Growing worries
It's always when I wake up a little earlier like this that I start thinking about everything and anything. It feels a bit strange, most of the time. Right now I do have a lot of things that I worry about and it does bring my mood down a bit when all of it enters my head at the same time. As stupid as it may sound, most of these things are relatively small, but small tings put together can create large problems. In the end at least. So this will be a bit of a venting entry, I suppose. And if you're not up for reading my ranting for a while, I'll actually advice you to stop reading right here, thank you.
There's been a few new, unexpected events that have made things a bit more complicated here than I'd like them to be. First one being that my roommate's health has become poor and she has to go back to Sweden for proper health care. We've known each other for ten years, so of course I worry a lot about her condition and how things will turn out. Sure we've fixed things with our landlord and I have a new roommate who's coming here soon ( i know her too since before ) but it still feels strange. And if anything I suppose I shouldn't complain because if anyone's going through a hard time, it's her not me. And I feel so stupid for even mentioning it most of the time. But I do worry about how things will be when she's not here, mostly because I don't really trust myself with taking care of things without asking for advice first. But I guess I'll have to man up and get my self together and do the best I can.
After this we have more recent events. I worry about a close friend of mine. This has to do with emotional involvement and I won't go into details, for her sake and my own. But out circumstances have grown a bit complicated I suppose, and I hope things won't be ruined. She means the world to me, even if she lives on the other side of the globe, she really does. We've known each other for almost two years now and we usually speak frequently. ( Mostly through text messages but also skype. ) And now when thigns are like this we don't speak at all, because of course I accepted and uderstood her need for space when she explained her reasons. It just hurts a bit, to know somethig so stupid as me babbling might have ruined a friendship that I treasure so much. It makes me feel hideous, for not niticing the way she felt before she had to say it to me. And it honestly makes me want to cry from time to time. It's like this stupidly heavy lump of emotions, settled in my stomach and moving up towards my throat. I really don't know what to do about it. I will have to wait and see, hope she talks to me again. I just worry that she won't. I don't want to pressure her at all, so I leave it up to her for now. No matter how much I apologize I suppose I can't change things, even though she says it's not my fault.
Then I have worries about my own stupid emotional involvement, something that's related to the previous problem. I don't want to say much, I never know who might read this, but it's getting to me, slowly. Because I don't know if what I feel is even acceptable by the counter part.

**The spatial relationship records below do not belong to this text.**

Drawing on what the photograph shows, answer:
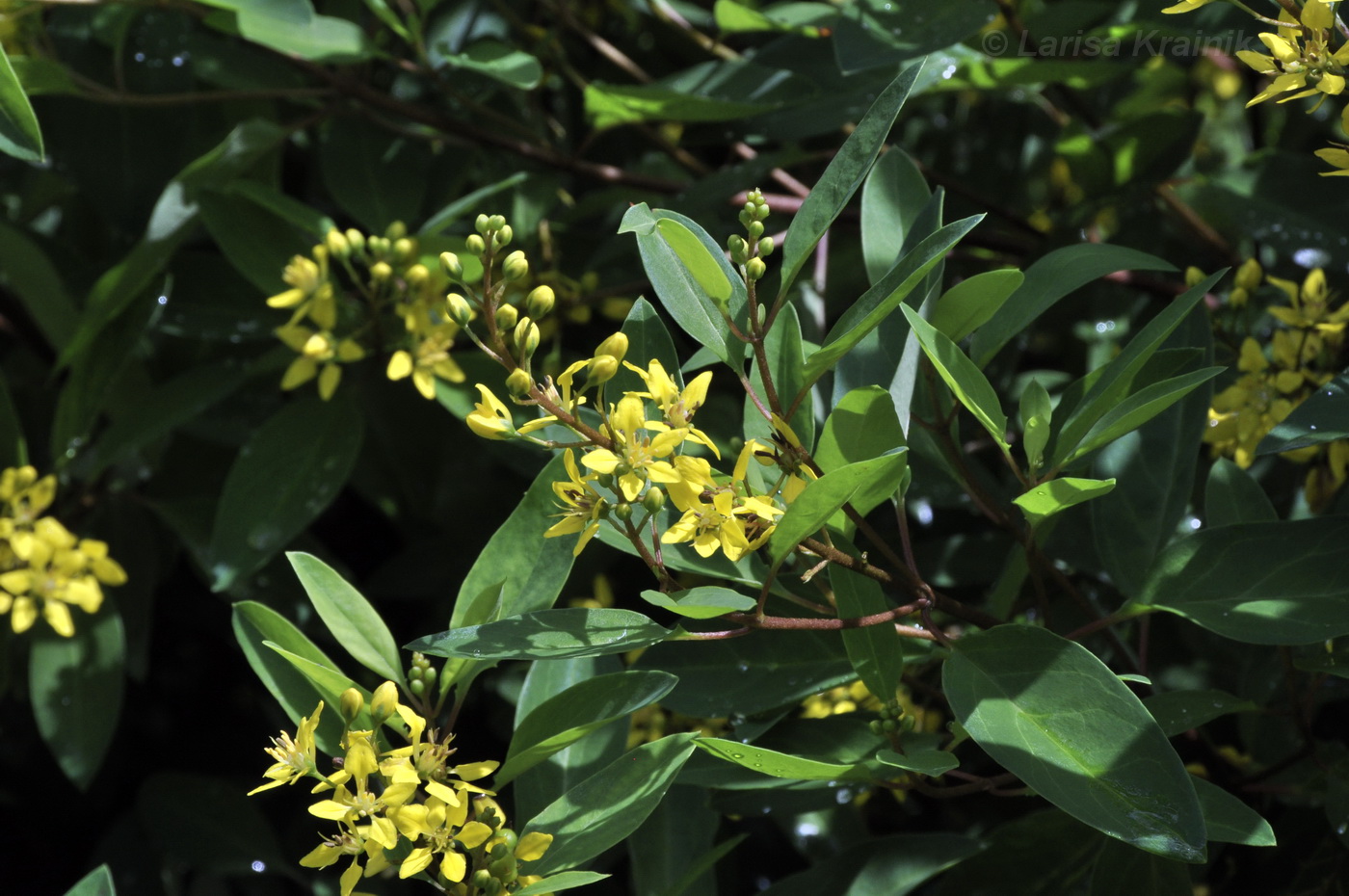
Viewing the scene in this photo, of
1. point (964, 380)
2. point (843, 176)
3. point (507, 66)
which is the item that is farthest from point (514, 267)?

If there's even the slightest spark or if I'm just imagining things. It's a bit difficult to handle for me, because it's such a new thing. I rarely do these things, I rarely start to feel something I consider to be realer than most other things and I guess I should slow down, hold my horses and observe things a bit more closely. Because right now I jsut feel so fucking stupid. I do things I shouldn't do, and I have no idea why. I don't feel as if it's wrong when it actually happens but when I have time to think all that happiness I felt in that particular moment turn into worry and the lump in my stomach grows larger and it makes me nauseous. Why does something that's supposed to be fun and amazing and beautiful have to turn so ugly? I really wish I had a answer to that.

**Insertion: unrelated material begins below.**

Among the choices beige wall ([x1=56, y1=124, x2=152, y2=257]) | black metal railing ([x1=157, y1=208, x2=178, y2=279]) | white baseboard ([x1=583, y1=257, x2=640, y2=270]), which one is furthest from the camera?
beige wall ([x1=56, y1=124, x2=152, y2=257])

I apologize for this entry, I apologize to you who've read it because it's not fun and cheery like I want it to be but I can't hold this in anymore. There's so much more than this, but sharing all of it will make this entry too long. (and robably too annoyingly hurtful for me to write) So I'll end it here, speaking of the main problems that I have. I apologize for and typos as well, because I won't do spell check on this, re-reading it will make me hesitate in posting.
Thank you for your time, and patience.